Now that we have a Twitter Arithmetic Logic Unit, we can begin the fun stuff! Although 7400 logic is a classic platform for logic circuits, there is still an air of mystery about what goes on inside those little black chips. The advantage of 7400 logic is that it’s incredibly easy to use and the variant that we’ve chosen (74HCT) is super speedy.
But don’t worry, the Twittithmetic Logic Unit (TLU) isn’t just a PCB with a few black boxes. The core aim of the TwitALU project is to make computing rhythmically audible and visually entertaining. This is where the adder module comes into its own.
As you may remember, Jeremy and I came up with the idea of a core “kernel” and modular “modules” that can be swapped in and out at will. The TLU is effectively the kernel, but we can now explode some of those 7400 logic chips into slow, clunky, loud, inefficient relay logic boards – going as deep down into the computation as we dare.

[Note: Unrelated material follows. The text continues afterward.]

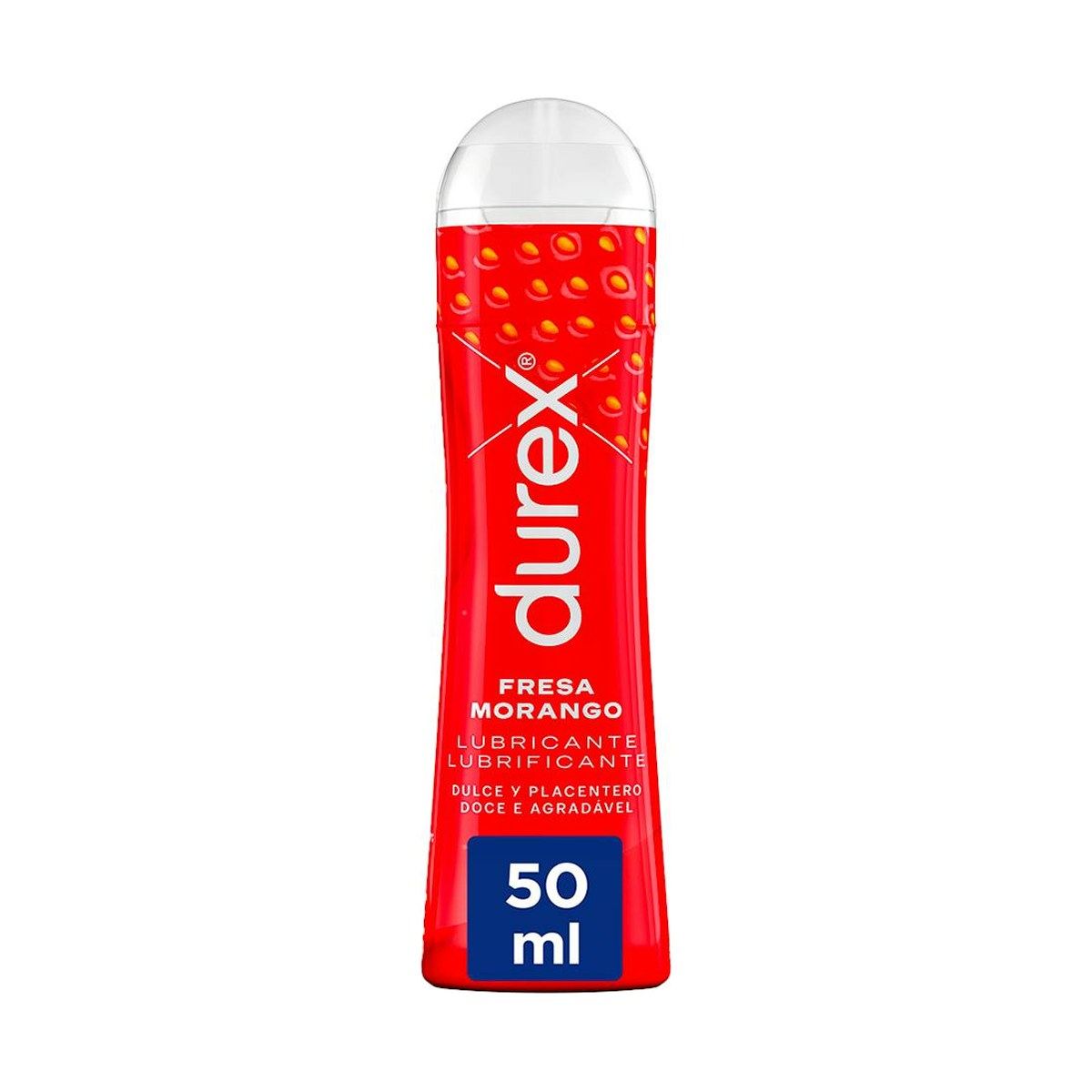 Durex Play Fresa Gel Lubricante Íntimo 50 ml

I’ve spent the past couple of days rebuilding the 8-bit full adder using relays. I used our favourite circuit design software tool (Proteus ISIS) to draw up the schematic, simulate the circuit, and then layout the PCB using Proteus ARES. My initial estimates showed that we would need 80 mechanical, SPDT relays to make an 8 bit full adder. However, through many optimisation (and a bit of trial and error) I have managed to reduce this to 24 – just 3 relays per bit!
So, the idea is that we can simply unplug the 7400 logic full adder IC and plug in our relay based version. This is great as it shows that our relay implementation performs exactly the same as the chip. To make it even more exciting, we will be using clear-cased SPDT relays and outfitting them with 3mm super-bright LEDs.
My next task is to order a few of the relays and LEDs to make up some prototypes, thus ensuring that our modifications are possible. We may also run into problems with switching the relays as they’re particularly power hungry (47Ω, 5V coil). Some buffer chips may be needed to drive the coil of the relays.